→ **TRECHO SELECIONADO**:
+++
Os hieróglifos de Louis Cattiaux
George Kirkeby
Tradução do italiano: Fabio Malavoglia
Tira as sandálias dos teus pés porque o lugar sobre o qual estás é uma terra santa
(Êxodo, III, 5; Atos, 7, 33).
Em 1946 Louis Cattiaux publicou os doze primeiros livros, ou capítulos, de “A Mensagem Reencontrada”. Mais tarde, outros livros vieram à luz, até a edição definitiva, composta por 40 livros. Na publicação parcial de 1948 a inspiração de Cattiaux foi transcrita de modo bem condensado. O autor empenhou-se em tornar suas sentenças extremamente precisas e em dar ao conjunto da obra uma coerência perfeita. Ele também tinha previsto adicionar doze desenhos correspondentes a cada um dos doze primeiros livros.
Destes doze desenhos, o penúltimo é particularmente incomum. Estava destinado a ilustrar o Livro XI, intitulado “Rive Ténue – Terra Viva”. Nele entrevê-se um homem que traz uma espécie de chapéu composto por um grande número de linhas e de traços cruzados. No centro da imagem, dentro de uma forma de ovo, encontra-se uma estrela de cinco pontas. À direita e à esquerda da cabeça, aparecem o Sol e a Lua. Os pés esmagam uma serpente. A imagem vem acompanhada de diversas palavras e lemas.
Desenho de Louis Cattiaux realizado com a intenção de ilustrar o Livro XI de “A Mensagem Reencontrada” intitulado “Rive Ténue – Terra Viva”.
Tomado em seu conjunto o hieróglifo ilustra o mistério do homem ao qual Cattiaux faz permanente referência em sua obra. Ele afirma, por exemplo:
A menor flor representa o Universo. Mas só o homem o contém integralmente (Livro I, 21’).
+++
→ **DADOS APRESENTADOS**:
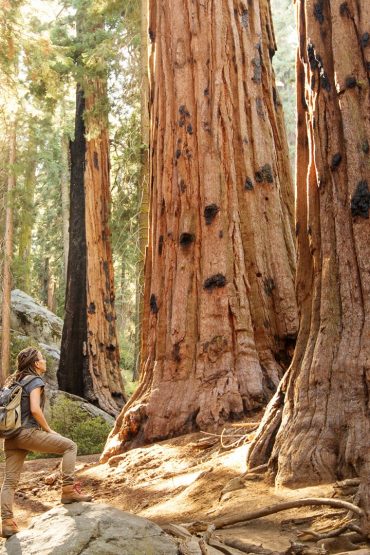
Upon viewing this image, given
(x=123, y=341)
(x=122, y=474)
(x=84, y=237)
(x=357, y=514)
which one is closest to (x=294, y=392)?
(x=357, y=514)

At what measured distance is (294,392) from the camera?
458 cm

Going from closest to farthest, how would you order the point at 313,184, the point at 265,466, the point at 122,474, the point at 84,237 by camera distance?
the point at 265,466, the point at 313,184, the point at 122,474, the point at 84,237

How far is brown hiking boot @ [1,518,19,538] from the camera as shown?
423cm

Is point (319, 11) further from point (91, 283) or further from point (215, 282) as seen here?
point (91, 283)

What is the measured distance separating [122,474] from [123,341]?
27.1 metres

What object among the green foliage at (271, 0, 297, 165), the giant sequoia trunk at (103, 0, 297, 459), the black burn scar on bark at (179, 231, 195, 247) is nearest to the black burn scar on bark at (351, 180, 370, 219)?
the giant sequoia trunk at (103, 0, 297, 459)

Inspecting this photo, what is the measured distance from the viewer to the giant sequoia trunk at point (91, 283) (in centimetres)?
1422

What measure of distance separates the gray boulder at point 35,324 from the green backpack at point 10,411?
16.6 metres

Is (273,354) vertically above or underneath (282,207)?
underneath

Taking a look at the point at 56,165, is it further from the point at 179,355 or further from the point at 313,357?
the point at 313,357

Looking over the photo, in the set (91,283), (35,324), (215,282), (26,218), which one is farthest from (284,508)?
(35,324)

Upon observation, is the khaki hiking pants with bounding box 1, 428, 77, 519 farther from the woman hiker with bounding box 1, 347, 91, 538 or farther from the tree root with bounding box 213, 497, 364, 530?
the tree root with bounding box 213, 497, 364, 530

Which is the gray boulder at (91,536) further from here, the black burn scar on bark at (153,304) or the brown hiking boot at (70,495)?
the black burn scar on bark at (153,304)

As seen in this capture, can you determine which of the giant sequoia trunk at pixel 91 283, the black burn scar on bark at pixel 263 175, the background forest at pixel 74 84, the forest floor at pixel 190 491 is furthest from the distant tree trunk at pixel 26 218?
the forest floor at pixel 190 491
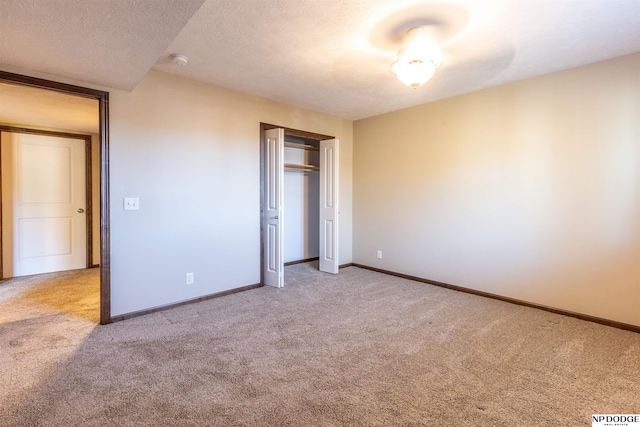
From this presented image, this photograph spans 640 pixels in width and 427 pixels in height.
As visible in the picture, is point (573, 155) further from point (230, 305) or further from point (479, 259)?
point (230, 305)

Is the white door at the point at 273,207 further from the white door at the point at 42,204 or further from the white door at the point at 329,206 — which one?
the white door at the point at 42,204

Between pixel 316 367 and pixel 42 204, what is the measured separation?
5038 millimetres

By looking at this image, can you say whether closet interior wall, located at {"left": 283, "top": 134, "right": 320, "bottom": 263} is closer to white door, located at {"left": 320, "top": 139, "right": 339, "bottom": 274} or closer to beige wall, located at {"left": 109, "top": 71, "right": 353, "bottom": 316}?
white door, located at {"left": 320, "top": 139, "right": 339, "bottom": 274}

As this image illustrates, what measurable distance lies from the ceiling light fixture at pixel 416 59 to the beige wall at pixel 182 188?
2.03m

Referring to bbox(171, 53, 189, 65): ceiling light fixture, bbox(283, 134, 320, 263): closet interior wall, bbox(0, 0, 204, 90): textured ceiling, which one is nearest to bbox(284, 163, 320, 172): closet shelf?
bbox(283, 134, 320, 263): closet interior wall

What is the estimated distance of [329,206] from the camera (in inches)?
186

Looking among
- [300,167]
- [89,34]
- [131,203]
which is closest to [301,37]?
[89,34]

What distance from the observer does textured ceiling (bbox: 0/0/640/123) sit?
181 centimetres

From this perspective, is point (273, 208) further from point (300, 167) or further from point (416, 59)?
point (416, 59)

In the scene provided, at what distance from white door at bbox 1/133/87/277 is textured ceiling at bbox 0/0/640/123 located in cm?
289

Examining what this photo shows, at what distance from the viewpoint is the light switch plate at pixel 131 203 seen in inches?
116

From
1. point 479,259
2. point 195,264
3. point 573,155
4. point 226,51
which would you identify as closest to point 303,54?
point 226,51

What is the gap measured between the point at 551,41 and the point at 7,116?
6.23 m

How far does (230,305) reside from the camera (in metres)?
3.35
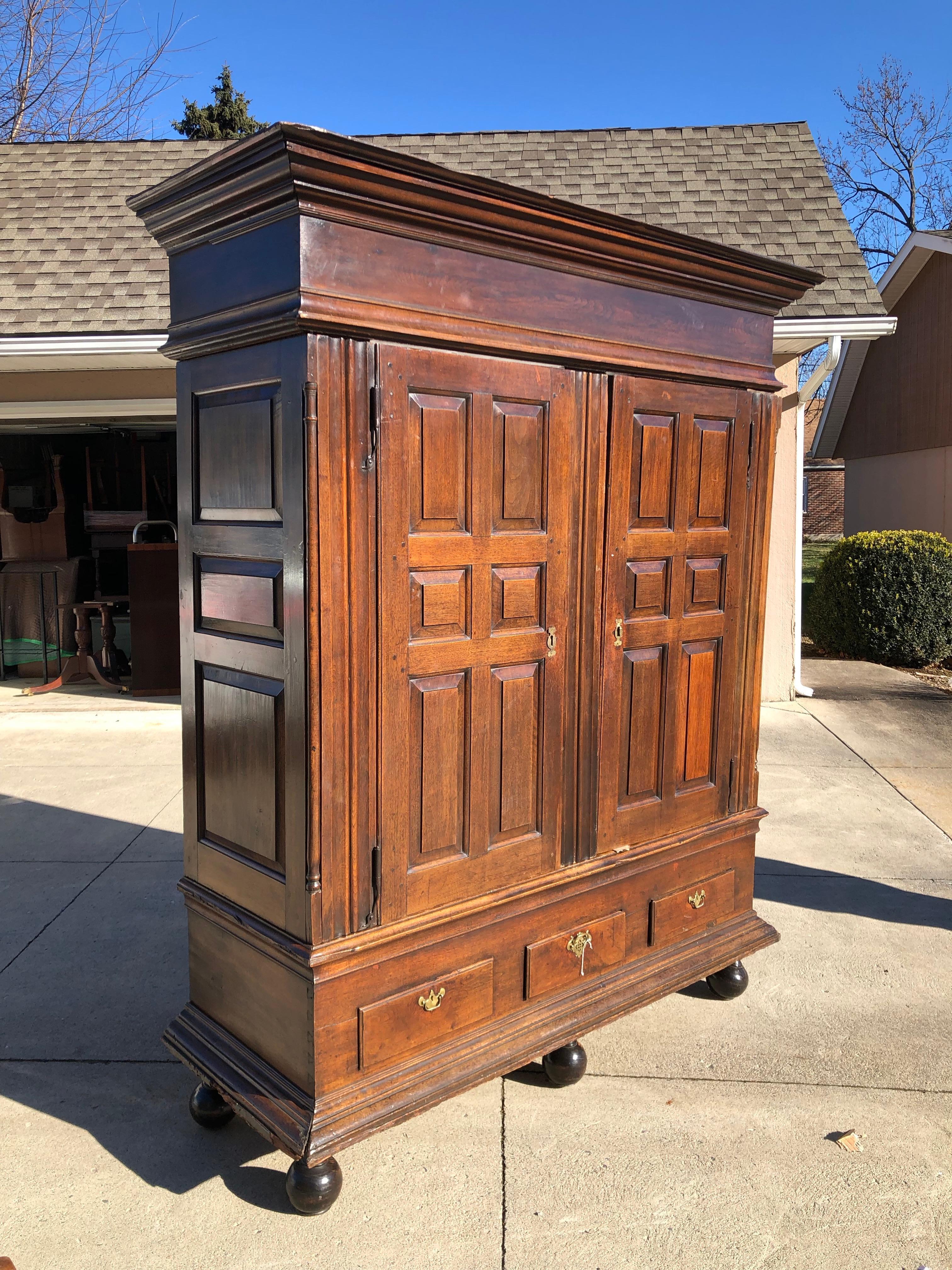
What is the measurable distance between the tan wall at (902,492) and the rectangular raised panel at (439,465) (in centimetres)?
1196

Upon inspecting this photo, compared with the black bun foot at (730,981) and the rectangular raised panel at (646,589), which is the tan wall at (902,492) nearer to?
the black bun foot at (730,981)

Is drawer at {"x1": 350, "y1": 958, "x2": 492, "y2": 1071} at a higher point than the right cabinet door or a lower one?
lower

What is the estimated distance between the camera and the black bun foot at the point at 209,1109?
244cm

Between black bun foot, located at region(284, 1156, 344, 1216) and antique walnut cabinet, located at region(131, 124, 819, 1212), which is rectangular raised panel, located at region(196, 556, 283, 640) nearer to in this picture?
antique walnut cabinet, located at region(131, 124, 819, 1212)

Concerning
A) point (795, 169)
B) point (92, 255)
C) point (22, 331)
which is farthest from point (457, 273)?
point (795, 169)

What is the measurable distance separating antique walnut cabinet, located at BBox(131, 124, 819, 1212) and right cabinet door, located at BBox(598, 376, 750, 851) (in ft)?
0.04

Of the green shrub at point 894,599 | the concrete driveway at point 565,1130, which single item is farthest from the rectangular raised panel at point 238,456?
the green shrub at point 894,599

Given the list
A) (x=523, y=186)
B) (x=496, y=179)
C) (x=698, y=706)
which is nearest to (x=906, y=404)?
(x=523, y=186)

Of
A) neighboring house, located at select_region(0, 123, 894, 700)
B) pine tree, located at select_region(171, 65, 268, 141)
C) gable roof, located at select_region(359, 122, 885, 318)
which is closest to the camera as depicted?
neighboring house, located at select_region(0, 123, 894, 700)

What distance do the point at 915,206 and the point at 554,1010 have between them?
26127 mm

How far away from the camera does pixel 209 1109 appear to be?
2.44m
+++
→ **LISTA DE TAREFAS**:
A: Reproduza fielmente o trecho do texto sobre os hieróglifos de Louis Cattiaux que vai de "Desenho de Louis" a "(Livro I, 21’).", com ambos os extremos incluídos.
B: Segundo o texto sobre os hieróglifos de Louis Cattiaux, quantos livros compõem a edição definitiva de "A Mensagem Reencontrada"?
C: Retome o texto sobre os hieróglifos de Louis Cattiaux logo após a última frase apresentada e dê continuidade a ele.

→ **RESPOSTAS DADAS**:
A:
Desenho de Louis Cattiaux realizado com a intenção de ilustrar o Livro XI de “A Mensagem Reencontrada” intitulado “Rive Ténue – Terra Viva”.
Tomado em seu conjunto o hieróglifo ilustra o mistério do homem ao qual Cattiaux faz permanente referência em sua obra. Ele afirma, por exemplo:
A menor flor representa o Universo. Mas só o homem o contém integralmente (Livro I, 21’).

B: 40 livros.

C:
Sem dúvida Cattiaux refere-se ao homem regenerado que os Antigos chamavam microcosmo, aquele no qual se encontra contido por inteiro o Universo, ou Cosmos. O desenho imaginado pelo autor para exprimir esta idéia é realmente engenhoso, já que contém diversos símbolos alquímicos e cabalísticos, reunidos para o ensino de um único mistério, e eis porque o estudo das partes não deve nos fazer esquecer nem por um instante a mensagem do conjunto. Repetimos: este hieróglifo deve ser interpretado como uma unidade inteira, isto é como uma figura sagrada que manifesta aquilo que está oculto e que ensina o mistério da criação divina.
A estrela de cinco pontas, ou pentáculo, relembra aquela utilizada pelos antigos magos e cabalistas. O ovo que a encerra ocupa o centro do homem e se estende do pescoço até o sexo. Na Mensagem Reencontrada o ovo representa a união do céu e da terra:
O coração do céu e da terra é como um ovo oculto no mar do mundo (Livro III, 24’).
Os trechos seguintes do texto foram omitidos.